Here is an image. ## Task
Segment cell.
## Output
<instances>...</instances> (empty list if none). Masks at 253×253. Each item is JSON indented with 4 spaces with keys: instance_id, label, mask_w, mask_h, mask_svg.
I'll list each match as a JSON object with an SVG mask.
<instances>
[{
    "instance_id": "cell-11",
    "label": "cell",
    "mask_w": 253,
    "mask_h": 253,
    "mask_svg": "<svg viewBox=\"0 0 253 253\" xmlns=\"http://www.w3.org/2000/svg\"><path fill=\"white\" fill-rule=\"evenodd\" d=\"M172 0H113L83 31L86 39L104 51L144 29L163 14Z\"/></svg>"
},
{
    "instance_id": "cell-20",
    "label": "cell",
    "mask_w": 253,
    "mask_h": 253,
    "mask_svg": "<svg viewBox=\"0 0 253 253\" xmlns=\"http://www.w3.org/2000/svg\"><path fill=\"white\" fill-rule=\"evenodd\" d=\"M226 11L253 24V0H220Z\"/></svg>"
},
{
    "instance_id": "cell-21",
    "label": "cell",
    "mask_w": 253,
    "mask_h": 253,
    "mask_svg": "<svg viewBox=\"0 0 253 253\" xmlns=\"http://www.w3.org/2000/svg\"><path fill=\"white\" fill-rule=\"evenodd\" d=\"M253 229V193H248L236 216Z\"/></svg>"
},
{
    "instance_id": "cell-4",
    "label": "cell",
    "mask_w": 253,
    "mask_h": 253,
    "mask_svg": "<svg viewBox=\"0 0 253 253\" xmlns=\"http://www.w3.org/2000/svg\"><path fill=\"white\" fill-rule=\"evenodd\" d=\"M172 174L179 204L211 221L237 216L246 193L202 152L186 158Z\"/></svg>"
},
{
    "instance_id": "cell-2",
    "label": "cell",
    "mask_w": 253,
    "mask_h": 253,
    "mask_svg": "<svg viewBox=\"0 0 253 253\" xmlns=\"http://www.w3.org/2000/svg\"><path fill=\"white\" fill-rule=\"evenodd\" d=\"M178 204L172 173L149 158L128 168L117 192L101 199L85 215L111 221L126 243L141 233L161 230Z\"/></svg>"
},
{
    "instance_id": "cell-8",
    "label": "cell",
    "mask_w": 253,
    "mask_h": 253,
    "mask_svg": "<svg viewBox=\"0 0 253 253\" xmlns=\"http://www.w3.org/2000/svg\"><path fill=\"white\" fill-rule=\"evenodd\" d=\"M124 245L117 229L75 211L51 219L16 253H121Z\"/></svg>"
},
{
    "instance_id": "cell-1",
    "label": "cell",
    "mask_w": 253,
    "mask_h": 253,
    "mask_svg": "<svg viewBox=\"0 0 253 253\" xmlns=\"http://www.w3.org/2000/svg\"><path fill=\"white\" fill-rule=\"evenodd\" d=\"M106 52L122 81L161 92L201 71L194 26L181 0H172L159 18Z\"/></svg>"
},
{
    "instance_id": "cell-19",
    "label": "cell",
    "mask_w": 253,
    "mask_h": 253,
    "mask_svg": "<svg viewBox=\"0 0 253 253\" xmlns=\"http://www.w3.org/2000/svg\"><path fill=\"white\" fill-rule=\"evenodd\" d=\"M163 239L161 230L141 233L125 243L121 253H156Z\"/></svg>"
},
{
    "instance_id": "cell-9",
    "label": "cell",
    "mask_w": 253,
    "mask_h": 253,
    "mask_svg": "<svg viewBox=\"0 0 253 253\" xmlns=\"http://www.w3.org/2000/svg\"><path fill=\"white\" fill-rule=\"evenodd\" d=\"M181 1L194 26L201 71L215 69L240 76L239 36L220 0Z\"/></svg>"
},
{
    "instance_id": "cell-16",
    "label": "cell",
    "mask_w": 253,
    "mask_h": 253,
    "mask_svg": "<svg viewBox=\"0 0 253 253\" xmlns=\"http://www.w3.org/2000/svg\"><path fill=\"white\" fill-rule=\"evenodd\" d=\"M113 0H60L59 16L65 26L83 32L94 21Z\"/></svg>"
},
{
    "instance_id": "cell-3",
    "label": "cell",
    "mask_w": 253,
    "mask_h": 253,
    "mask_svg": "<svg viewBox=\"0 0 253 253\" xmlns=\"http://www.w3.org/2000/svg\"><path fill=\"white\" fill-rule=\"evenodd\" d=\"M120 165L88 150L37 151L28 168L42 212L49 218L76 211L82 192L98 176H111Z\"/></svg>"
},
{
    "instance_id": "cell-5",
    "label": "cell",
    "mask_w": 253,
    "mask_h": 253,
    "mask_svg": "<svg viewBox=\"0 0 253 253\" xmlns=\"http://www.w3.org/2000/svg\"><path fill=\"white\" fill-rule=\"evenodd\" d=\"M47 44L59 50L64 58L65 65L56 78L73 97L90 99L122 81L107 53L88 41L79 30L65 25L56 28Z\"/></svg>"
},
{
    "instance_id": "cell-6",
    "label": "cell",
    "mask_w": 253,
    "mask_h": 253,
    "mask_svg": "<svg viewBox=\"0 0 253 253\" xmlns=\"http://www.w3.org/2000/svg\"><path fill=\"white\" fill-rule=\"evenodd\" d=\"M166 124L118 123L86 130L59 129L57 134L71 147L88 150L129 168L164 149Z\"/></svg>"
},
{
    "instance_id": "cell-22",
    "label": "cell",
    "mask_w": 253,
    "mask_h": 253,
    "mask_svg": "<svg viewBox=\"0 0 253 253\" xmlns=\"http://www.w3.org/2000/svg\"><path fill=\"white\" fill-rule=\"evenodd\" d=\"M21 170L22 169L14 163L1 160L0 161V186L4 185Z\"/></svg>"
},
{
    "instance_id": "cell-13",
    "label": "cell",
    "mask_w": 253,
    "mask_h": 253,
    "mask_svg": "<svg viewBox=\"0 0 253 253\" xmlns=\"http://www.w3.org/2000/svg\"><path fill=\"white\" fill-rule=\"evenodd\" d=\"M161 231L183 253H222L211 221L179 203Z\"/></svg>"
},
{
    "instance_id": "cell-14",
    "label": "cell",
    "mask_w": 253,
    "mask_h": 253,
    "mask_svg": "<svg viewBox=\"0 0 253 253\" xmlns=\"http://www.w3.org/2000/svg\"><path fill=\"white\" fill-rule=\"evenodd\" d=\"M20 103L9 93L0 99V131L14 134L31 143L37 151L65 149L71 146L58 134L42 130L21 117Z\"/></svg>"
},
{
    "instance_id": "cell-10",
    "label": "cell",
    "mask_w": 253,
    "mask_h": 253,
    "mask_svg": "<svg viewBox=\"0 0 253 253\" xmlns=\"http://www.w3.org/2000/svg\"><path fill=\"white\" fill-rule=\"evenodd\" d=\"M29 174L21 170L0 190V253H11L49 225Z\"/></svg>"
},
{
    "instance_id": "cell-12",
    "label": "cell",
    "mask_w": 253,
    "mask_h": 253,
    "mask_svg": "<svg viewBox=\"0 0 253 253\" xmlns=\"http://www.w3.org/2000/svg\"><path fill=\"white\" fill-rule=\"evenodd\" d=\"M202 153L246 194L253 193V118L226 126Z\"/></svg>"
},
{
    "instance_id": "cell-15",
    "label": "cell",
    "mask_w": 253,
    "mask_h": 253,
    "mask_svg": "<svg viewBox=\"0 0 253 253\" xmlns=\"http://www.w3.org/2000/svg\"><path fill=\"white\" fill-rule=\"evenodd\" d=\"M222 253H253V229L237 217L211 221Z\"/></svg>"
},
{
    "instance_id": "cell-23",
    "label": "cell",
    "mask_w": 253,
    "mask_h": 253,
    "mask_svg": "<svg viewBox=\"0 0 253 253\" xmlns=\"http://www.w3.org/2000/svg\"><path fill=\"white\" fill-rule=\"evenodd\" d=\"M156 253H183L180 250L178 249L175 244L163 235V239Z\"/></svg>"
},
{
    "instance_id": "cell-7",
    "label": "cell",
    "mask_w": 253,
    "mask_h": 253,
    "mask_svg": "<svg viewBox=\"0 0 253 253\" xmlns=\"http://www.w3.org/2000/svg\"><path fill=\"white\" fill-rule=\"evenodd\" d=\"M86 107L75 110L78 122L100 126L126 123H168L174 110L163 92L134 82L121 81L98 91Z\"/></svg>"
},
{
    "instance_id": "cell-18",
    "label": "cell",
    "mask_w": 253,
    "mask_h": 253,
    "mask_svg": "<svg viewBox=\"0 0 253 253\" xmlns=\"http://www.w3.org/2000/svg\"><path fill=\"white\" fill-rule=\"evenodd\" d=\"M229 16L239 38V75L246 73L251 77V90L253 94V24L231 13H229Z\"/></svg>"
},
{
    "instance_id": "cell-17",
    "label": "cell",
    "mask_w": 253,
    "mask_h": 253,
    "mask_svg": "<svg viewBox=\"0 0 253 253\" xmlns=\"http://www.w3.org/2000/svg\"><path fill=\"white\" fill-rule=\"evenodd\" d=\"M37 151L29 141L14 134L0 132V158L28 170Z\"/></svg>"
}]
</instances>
□ □ □ □ □
Exercise brief — Report each line in the rows above that contains the string "list", matching case exactly.

Result of this task —
<instances>...</instances> (empty list if none). Masks at 253×253. Each item is JSON indented with 4 spaces with keys: instance_id, label, mask_w, mask_h, mask_svg.
I'll list each match as a JSON object with an SVG mask.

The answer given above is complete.